## DATA FOR THIS TASK
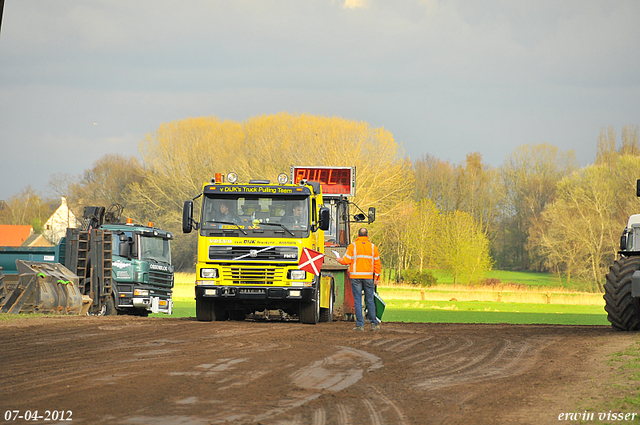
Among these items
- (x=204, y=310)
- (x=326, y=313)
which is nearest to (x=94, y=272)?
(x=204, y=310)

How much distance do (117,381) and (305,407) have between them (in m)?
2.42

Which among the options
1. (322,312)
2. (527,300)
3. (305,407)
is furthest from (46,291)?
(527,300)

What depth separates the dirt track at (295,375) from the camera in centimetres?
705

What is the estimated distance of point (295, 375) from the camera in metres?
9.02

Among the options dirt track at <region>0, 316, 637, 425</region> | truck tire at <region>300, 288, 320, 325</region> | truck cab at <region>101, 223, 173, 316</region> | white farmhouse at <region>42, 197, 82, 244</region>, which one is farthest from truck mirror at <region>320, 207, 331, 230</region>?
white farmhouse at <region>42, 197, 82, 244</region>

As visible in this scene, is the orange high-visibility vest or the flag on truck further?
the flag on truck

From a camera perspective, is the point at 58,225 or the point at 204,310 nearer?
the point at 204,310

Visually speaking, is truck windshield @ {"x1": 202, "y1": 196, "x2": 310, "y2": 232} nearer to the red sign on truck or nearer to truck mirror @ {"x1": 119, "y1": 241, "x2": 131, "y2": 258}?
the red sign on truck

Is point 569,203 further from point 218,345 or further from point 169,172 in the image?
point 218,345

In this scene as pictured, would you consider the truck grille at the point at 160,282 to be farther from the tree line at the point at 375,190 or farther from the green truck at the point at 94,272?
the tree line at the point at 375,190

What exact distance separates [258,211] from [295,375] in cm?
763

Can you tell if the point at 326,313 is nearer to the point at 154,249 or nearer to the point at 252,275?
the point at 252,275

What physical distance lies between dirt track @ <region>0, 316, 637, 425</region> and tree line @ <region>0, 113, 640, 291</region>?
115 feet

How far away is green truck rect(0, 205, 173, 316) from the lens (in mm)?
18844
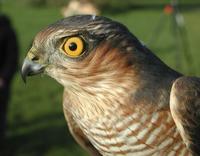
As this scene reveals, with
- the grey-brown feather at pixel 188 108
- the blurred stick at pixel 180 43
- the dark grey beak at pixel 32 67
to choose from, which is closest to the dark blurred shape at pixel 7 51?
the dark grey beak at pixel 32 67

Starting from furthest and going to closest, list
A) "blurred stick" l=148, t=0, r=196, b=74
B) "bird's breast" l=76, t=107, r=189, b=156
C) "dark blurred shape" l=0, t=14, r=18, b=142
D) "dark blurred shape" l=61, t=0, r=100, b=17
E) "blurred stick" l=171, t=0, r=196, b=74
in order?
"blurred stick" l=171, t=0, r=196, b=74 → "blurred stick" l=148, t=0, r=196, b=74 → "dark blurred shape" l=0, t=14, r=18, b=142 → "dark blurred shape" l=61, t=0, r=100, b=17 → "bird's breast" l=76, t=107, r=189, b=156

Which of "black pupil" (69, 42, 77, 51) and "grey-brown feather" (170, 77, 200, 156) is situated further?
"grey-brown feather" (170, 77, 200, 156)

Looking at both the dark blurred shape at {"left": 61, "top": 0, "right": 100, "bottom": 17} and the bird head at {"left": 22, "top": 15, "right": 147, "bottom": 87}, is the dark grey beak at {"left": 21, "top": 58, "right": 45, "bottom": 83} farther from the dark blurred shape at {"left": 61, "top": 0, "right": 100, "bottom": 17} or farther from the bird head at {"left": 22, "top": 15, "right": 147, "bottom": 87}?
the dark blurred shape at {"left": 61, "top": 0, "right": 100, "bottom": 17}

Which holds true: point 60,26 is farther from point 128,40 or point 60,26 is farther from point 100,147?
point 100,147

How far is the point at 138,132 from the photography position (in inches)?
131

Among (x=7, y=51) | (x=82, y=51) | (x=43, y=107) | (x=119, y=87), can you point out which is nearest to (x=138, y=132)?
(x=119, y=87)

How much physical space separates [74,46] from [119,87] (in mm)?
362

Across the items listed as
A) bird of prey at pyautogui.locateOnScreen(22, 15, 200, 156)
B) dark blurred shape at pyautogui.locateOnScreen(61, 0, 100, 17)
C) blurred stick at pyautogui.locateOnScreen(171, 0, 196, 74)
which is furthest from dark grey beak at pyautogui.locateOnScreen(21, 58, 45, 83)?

## DO THIS
Copy the items from the line with "Can you tell" up to and including the line with "r=18, b=142 →", replacing "dirt track" with "dirt road" and changing nothing else. Leave the pictures out of your answer.

## SOLUTION FOR THIS PROBLEM
Can you tell if the point at 326,313 is nearer to the point at 154,249 or nearer to the point at 252,275?
the point at 252,275

What physical distance lies between dirt road @ <region>0, 316, 637, 425</region> and tree line @ <region>0, 113, 640, 291</region>?
115 feet

How far away is green truck rect(0, 205, 173, 316) from the lens (in mm)?
18844
As this scene reveals, with
- the grey-brown feather at pixel 188 108
- the blurred stick at pixel 180 43
- the dark grey beak at pixel 32 67
to choose from, which is closest to the dark blurred shape at pixel 7 51?
the dark grey beak at pixel 32 67

Starting from furthest and going to closest, list
A) "blurred stick" l=148, t=0, r=196, b=74
B) "bird's breast" l=76, t=107, r=189, b=156
C) "dark blurred shape" l=0, t=14, r=18, b=142
D) "dark blurred shape" l=61, t=0, r=100, b=17
E) "blurred stick" l=171, t=0, r=196, b=74
in order?
"blurred stick" l=171, t=0, r=196, b=74 → "blurred stick" l=148, t=0, r=196, b=74 → "dark blurred shape" l=0, t=14, r=18, b=142 → "dark blurred shape" l=61, t=0, r=100, b=17 → "bird's breast" l=76, t=107, r=189, b=156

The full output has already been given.